**Texte extrait**
= = = = = = =
Le suivi des traits des côtes intéresse de nombreux ministères, le tourisme, les ressources halieutiques, l'écologie, les transports, l'énergie, la zone d'intérêt économique, la prévention des catastrophes naturelles, sans oublier les troupes amphibies. A peine 20 % des côtes mondiales sont propices à un débarquement constitué de chalands et d'engins de débarquement pour atteindre 80 % avec aéroglisseurs, ainsi que la Marine nationale, car les failles sous-marines sont autant de pièges pour nos submersibles et de voies d'accès pour l'adversaire. Une d'elle débouche à proximité de la rade de Toulon !

L'érosion des côtes et le déplacement de leurs matériaux entraînent une modification du littoral. Le profil d'une plage reste soumis à l'influence morphodynamique afin de s'adapter aux conditions hydrodynamiques, on parle d'engraissement (apports) ou amaigrissement. Le long des côtes sableuses ventées, l'énergie éolienne transporte les matériaux à l'intérieur des terres y constituant des dunes. Quand la quantité de matériaux déplacée dépasse le volume des sédiments, il y a apparition d'une plage. Lors de grandes tempêtes, les vagues emportent des matériaux qui sont déposés vers l'avant plage jusqu'à y former une barre immergée. Les deltas (avancées des terres sur la mer) sont formés par les alluvions accumulés à l'embouchure d'un cours d'eau au lieu d'en être chassés et redistribués par le courant. Pour s'opposer à l'érosion, les côtes peuvent être défendues par des épis (bois, palplanches, enrochements, digues sous-marines, etc.) et/ou végétation capables de fixer le sol et d'atténuer la dérive du littoral.

Il y a quelques cinq milliards d'années, notre planète était un amas de roches en fusion, puis avec le temps, les matériaux plus denses s'enfoncèrent plus profondément et les plus légers finirent par se durcir et former la croûte terrestre. La terre ne formait alors qu'un seul continent (la Pangée) avant de se diviser en plusieurs plaques continentales il y a deux cents millions d'années. L'activité volcanique libéra d'importantes quantités de vapeur d'eau qui provoquèrent les pluies dont l'accumulation finit par former les océans.
= = = = = = =
**Extraits du listing**
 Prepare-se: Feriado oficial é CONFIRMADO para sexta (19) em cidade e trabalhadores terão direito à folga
= = = = = = =
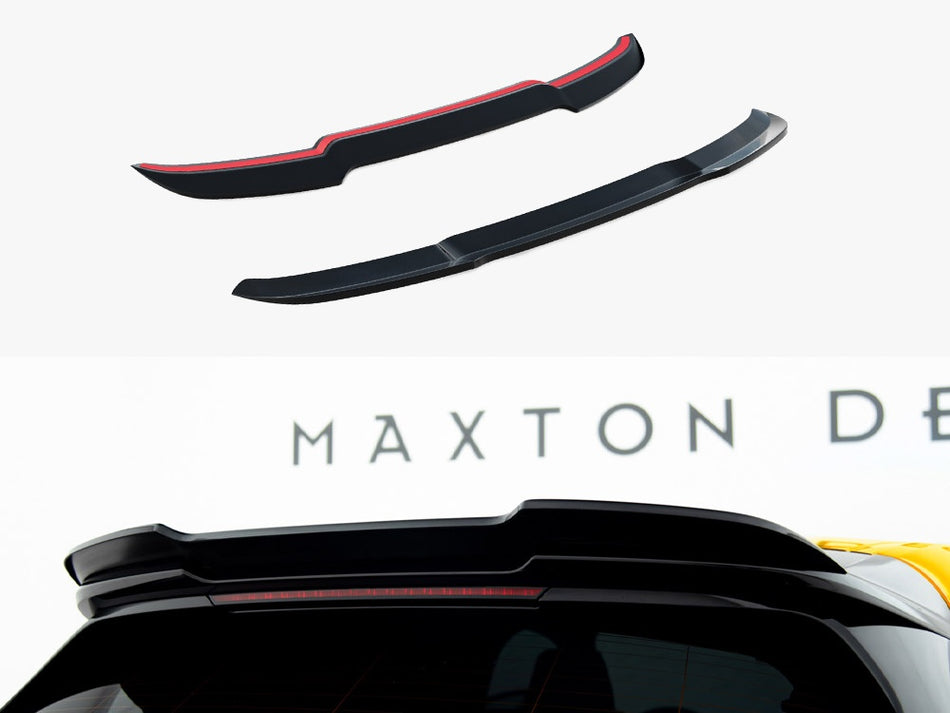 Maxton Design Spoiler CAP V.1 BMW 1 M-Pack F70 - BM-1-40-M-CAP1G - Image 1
= = = = = = =
**Consigne**
D'après le texte sur le littoral, quel nom porte le continent unique que formait la Terre avant de se diviser en plaques?

**Réponse**
La Pangée.